I lived in Hawaii for a while and I must have seen 27 different ways to cook with Spam. You know spam, right?

That super-fatty meat-stuff that you can fry and put on a sandwich, mix with your rice, or mix with your dog’s food and he doesn’t know any better? Yeah, THAT stuff.

Spam as fishing bait for catfish and other fish that like smelly bait.
Smelly, devoid of anything considered nutritious, cheap, and available most places across the globe.

Spam is very effective for catching catfish in freshwater or saltwater. In fact, there are probably few baits more effective than Spam for catfish.

Spam is oily, fatty, salty, and smelly in or out of the water. This means catfish quickly smell it and can’t resist.

My friend Doug caught a catfish in less than 10 seconds using a chunk of Spam as part of a bet at a bass lake one time. He caught a 15 lb. freshwater catfish in seconds. It’s that good!

Bait #4 – Bare Hooks?

The shinier the better. This is no joke. I don’t know what a shiny gold or silver hook looks like in the ocean but I do know that I’ve caught all kinds of smaller fish on them.

A shiny gold or silver hook will catch fish if dragged through the water with a light enough line.
Shiny is key.

The best presentation is to put the hook on a foot-long piece of mono or fluorocarbon line that is around #4 lb. test.

Even less if you don’t even need it that strong. A #2 lb. test line is even better if you’re catching real small fish without teeth to get through the line.
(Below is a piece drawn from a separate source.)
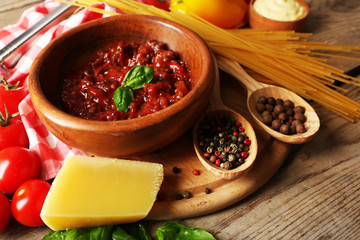 Pasta spaghetti with tomatoes, sauce bolognese, cheese and basil on rustic wooden  background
The problem is casting a line out when you’re free-lining, so this technique works best if you can fly-cast it out at least 10 feet or so.

It also works great for dragging behind your kayak as you cruise through the canals where the water isn’t so deep and fish will see it.

Try this! I’ve caught crappie, bluegill, pinfish, seahorses, eels, Mayan cichlids, and even a small bowfin in a river with a bigger size #2/0 gold hook.

Bait #5 – A Slice of White Bread?

Fishing hook in punched bread piece for baiting hook for fishing.
Bread bait for fish who don’t know any better!

Some of you saw my post already about how to fish with BREAD on a hook.

It’s ridiculous that something cooked in an oven and made out of wheat flour, yeast, salt, eggs, milk, butter, and sugar can catch a fish that has only ever eaten marine life or plants in the water. It’s ridiculous really.

How Did this Random Bait Habit Start?

I was driving across the state of Florida to go down to Key West for some fishing the flats and a pier with my best fishing buddy, Andy. We had driven through Fort Myers and were headed east.

There were long canals along the road. I stopped to relieve myself at one. I said, “Hey Andy? Let’s throw some lures in here and see if there’s anything worth catching.”

That led to more than two hours of too much fun as we caught dozens of strong dark crimson/black fish called Mayan Cichlids. They were super-aggro (aggressive) and would strike just about anything.

There wasn’t enough meat on them to make it worth trying to fillet or even bake them whole in the oven so we didn’t bother to try to keep them to eat.

Catching fish has become too easy for some of us. Not all the time, but come on, most of us can be pretty much assured of catching enough for dinner and probably extended relatives and neighbors’ dinner too if we go out fishing for a day from a pier or boat.

Fishing with new baits makes fishing FUN AGAIN. It’s fun to tell your friends what you caught fish with when they really can’t believe it!

Get out there and CATCH SOMETHING… it’s SUMMER!